BU Today

Campus Life

Laundry 101

How to keep your whites white and your colors bright

As the Class of 2021 arrives on campus, BU Today offers a series called “Campus Life 101.” Each day this week, read tips about some important basics: how to do laundry, how to shop for groceries, how to pick the right backpack to avoid injuries, how to stay safe on—and off—campus, and how to avoid or reduce stress and anxiety.

You’ve finally arrived on campus, unloaded the car, and unpacked your gear. No parents to nag you about when to go to bed, what to eat, what to wear. Also, no parents to wash what you wear. Hmm. The laundry thing may be a test that no one’s grading, but you can still fail it.

Fear not. Mastering a few basics is all you need to ensure that your whites stay white, your colors don’t fade, and your jeans don’t shrink.

First off, find out what kind of washing machine you’re using.

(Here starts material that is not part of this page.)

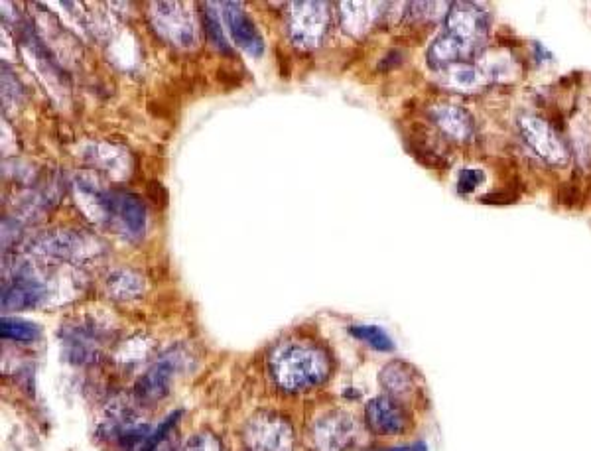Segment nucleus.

High-efficiency machines require their own kind of detergent, so check before stocking up on supplies. Second, if you really want whites to stay white, separate light and dark items. Dark clothes can bleed, turning your white sheets a color other than white. Hot water should be used on whites (a bleach, like Clorox, is optional)—cold water for everything else (otherwise your colored clothes will fade). If you’re unsure what temperature to use on a piece of clothing or what dryer cycle to use, read the garment’s label. Most clothes come with at least that much instruction.

Now a word about the missing sock phenomenon, which any laundry veteran can tell you is not an urban legend. It goes like this: the number of socks you put into the washing machine or dryer is rarely the number you take out. Socks are static by nature and easily wrap themselves into sheets, towels, and the like, or can fall out when you’re stuffing laundry back into your duffel. They’re also notorious for slipping to the bottom of the machine or the back of the dryer. So avoid having a drawer full of mismatched socks by folding the tops of each dirty pair together when you put them in your laundry bag or pinning them together before throwing them in the machine.

A tip for those of you who want to do laundry only once a month (yes, gentlemen, once a month is considered infrequent). Invest in a bottle of stain remover or one of those stain remover sticks. Apply to a stain as soon as possible. If you wait a month, the stain will be set and may be impossible to get out.

Finally, a word about laundry room etiquette. If you’re using a dryer that has a lint trap, empty it before you put your items in and again when you take them out. Empty lint traps will help them dry faster and prevent fires caused by lint buildup. And be considerate. Don’t leave your clothes sitting in a washing machine or dryer for hours. And if you have to remove someone else’s laundry so you can use a washer or dryer, make sure you remove every piece and put it all on top of the machine so the owner can find it (all of it) easily.

Find more tips on how to navigate college life in our “Campus Life 101” series.


3 Comments on Laundry 101

  • Dianne Zareski on 08.25.2015 at 11:02 am

    This is the funniest thing ever! Way too cute, yet informative at the same time. Very creative! I’ve watched it 5 times already and am amused every time.

  • Annika Larson on 02.17.2017 at 4:48 pm

    I am just moving to college, and I am not used to doing my laundry at a laundromat. My mom tried to give me some basic advice, but I still have a lot to learn. As you mentioned, I think there is a lot of etiquettes that goes into using a laundromat. I’ll be sure to remove my laundry promptly and empty the lint as you suggested. Thanks!

  • Susan Morrison on 09.07.2017 at 11:20 am

    Remember that your school color, red, runs and will make all your clothes pink. Wash red clothes separately!